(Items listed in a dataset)
----------------------------------------

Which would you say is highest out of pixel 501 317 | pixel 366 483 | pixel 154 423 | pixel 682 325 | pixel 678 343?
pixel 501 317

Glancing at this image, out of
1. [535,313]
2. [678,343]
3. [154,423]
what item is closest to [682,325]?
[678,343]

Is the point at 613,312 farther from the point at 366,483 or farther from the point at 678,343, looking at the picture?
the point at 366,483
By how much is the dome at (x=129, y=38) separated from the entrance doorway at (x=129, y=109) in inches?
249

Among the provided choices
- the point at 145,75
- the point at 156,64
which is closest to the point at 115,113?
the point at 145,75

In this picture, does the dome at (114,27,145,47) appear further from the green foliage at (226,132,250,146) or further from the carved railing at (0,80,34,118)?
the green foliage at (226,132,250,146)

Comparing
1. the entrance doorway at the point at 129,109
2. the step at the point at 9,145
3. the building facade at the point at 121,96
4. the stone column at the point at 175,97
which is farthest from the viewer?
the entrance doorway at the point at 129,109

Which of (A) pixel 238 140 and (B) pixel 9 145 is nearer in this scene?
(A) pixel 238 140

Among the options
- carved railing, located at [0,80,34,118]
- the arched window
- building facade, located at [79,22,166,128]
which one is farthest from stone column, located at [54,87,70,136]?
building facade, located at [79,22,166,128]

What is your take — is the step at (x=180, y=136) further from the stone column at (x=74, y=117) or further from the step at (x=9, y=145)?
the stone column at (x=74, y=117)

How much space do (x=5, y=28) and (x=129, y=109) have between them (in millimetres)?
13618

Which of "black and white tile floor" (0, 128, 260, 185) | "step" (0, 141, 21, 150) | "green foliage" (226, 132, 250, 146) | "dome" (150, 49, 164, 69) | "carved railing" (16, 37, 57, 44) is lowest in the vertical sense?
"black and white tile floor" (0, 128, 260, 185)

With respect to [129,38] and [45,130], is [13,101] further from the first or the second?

----------------------------------------

# What you are asked to do
Pick out each line of the entries above that contains the word "foliage" and copy those lines.

# Finished task
In this picture, does the dome at (114,27,145,47) appear further from the green foliage at (226,132,250,146) or further from the carved railing at (0,80,34,118)?
the green foliage at (226,132,250,146)
Which of "black and white tile floor" (0, 128, 260, 185) | "step" (0, 141, 21, 150) | "green foliage" (226, 132, 250, 146) | "dome" (150, 49, 164, 69) | "carved railing" (16, 37, 57, 44) is lowest in the vertical sense?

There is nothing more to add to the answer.